-------- Текст документа --------
Недели две мы провели в поездке. Это были удивительные дни нового открытия России. Уже вернувшись в Ленинград, я вспомнил от начала до конца все наши беседы в машине, на полях, в гостиничном номере. Что-то недосказанное было в нашем разговоре.
Я еще несколько раз бывал у Тихона Захаровича.
И разговор, который произошел в синюю подмосковную зимнюю ночь, во многом помог определить мой жизненный путь.
Помешивая угли в печке (печи семушкинской дачи топились каменным углем, как это делалось на Чукотке), Тихон Захарович признался:
– Как бы я ни старался проникнуть в сокровенное нутро чукчи, в его самые тонкие психологические оттенки, я выше своих возможностей прыгнуть не могу. Да, я знаю немного чукотский язык. Но даже если бы я знал его в совершенстве, все равно этого было бы недостаточно. Поэтому я с таким нетерпением жду появления книги о чукчах, которую бы написал сам чукча.
Через некоторое время я послал Тихону Захаровичу первые мои рассказы. Оригиналы были написаны на чукотском языке, а послал я то, что называется подстрочным переводом. Довольно быстро моя рукопись возвратилась обратно. С замиранием сердца я открыл бандероль, извлек рукопись, развернул и застыл: на белых листах, заполненных мною редкими строчками, не оставалось живого места! Все было испещрено пометками!
К рукописи было приложено письмо, в котором было много горьких слов по поводу моих первых литературных опытов. Там, как я помню, не было ни одного ободряющего выражения, какие обычно пишут начинающим, вроде "у вас есть способности", "вам надо продолжать" и так далее. Письмо было просто безжалостное по своей правдивости. Если бы я не знал доброго отношения Тихона Захаровича ко мне, я решил бы, что письмо написал другой человек.
Я надолго забросил свои литературные опыты, занимался в университете, просиживал в библиотеке, ходил, если позволяли обстоятельства, в театр и время от времени сдержанно отвечал на письма Тихона Захаровича.
Рукопись моя лежала в тумбочке, и я, порой нечаянно дотрагиваясь до нее, невольно отдергивал руку, словно она была раскаленным куском железа.
-------- Записи --------
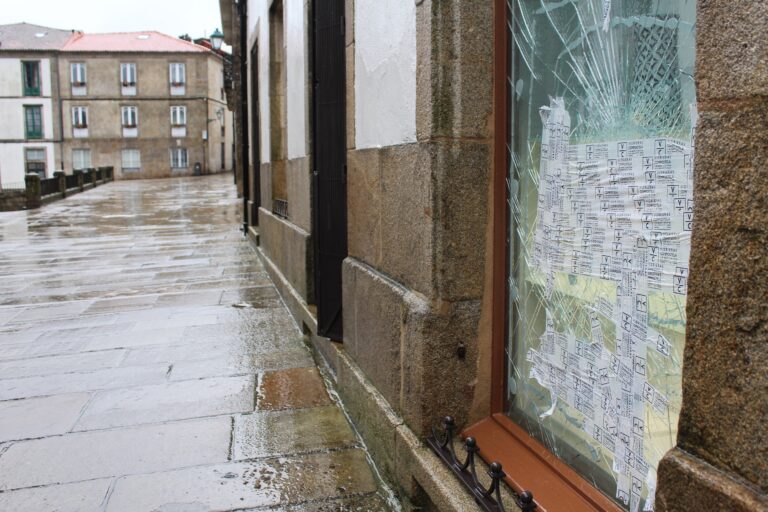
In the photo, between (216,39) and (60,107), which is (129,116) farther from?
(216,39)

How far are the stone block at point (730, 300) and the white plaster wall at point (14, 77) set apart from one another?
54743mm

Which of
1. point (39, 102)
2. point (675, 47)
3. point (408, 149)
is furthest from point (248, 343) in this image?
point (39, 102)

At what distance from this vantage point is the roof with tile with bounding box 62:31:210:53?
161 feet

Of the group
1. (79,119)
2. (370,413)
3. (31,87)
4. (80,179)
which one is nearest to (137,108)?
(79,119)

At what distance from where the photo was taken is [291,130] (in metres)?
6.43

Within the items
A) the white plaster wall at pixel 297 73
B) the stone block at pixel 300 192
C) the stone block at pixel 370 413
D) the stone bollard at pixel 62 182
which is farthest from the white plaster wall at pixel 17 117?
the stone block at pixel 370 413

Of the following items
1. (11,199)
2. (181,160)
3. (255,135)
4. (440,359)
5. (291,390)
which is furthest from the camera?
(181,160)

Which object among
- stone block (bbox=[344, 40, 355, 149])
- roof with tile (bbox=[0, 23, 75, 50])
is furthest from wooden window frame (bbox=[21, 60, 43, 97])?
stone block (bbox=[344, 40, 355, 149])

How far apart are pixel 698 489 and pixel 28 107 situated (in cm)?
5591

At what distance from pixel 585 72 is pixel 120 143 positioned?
--------
Задания:
• a. Найдите в записях все строки со словом "pixel" и перепишите каждую из них.
• b. Подхватите воспоминания о Тихоне Захаровиче и продолжите их сразу после последнего приведенного предложения.
Воспоминания о Тихоне Захаровиче и записи никак не связаны друг с другом.

Ответы к заданиям:
• a.
A) the white plaster wall at pixel 297 73
B) the stone block at pixel 300 192
C) the stone block at pixel 370 413
D) the stone bollard at pixel 62 182
which is farthest from the white plaster wall at pixel 17 117?
the stone block at pixel 370 413
How far apart are pixel 698 489 and pixel 28 107 situated (in cm)?
At what distance from pixel 585 72 is pixel 120 143 positioned?

• b.
И вдруг в одном из писем Тихон Захарович написал, по ждет исправленную рукопись!
Тогда я снова вернулся к тому, что написал, помучился несколько дней и отправил нечто вроде рассказа Тихону Захаровичу.
В ожидании прошла неделя, другая – и вот долгожданный ответ. На этот раз я разворачивал бандероль уже с некоторой надеждой на добрые слова.
Но надежды мои рухнули, едва я добрался до первых строчек отзыва. Они были ничуть не лучше, чем первый ответ. Правда, была приписка о том, что Тихон Захарович на этот раз надеется, что я побыстрее исправлю рукопись.
Так продолжалось почти год.
Первые мои рассказы прошли через строгие руки Тихона Захаровича, а все последующие книги неизменно находили у него добрый отзыв или устно, или в печати.
Уже незадолго до его смерти мы встретились в Коктебеле. Нам обоим нравилось это место в Крыму, лишенное буйной субтропической растительности и курортных пальм.
В бухточках, напоминающих небольшие заливы у мыса Дежнева, мы вспоминали Чукотку, говорили о литературе.
Я тогда сказал Тихону Захаровичу, что при всем моем восторженном отношении к его книгам я чувствую, что чукчи в его изображении несколько идеализированы, почти лишены пороков, а если у них и есть отрицательные черты, то очень уж они невинные.
Это идеализирование как бы приподнимало народ, отрывало его от земли и – что было самым неприемлемым для меня – противопоставляло нас другим людям.
А мне хотелось видеть в литературе моего полнокровного соплеменника, родственного всему остальному человечеству не только своими добродетелями, но и своими пороками и дурными наклонностями.
Таким образом, одним из стимулов возникновения моих книг был полемический запал, желание поспорить со своим учителем.
Тихон Захарович слушал меня с улыбкой.
– Ты прав, – сказал он. – Когда вышел роман "Алитет уходит в горы", некоторые читатели, люди очень серьезные, даже несколько причастные к литературе, предлагали мне, как они выражались, "привести Алитета к Советской власти". Так он им нравился. Но Алитет, при всей его внешней привлекательности, при той энергии, которая позволила ему конкурировать с американскими торговцами, был закоренелым врагом новой жизни. А то, о чем ты говоришь, я чувствовал с самого первого твоего рассказа.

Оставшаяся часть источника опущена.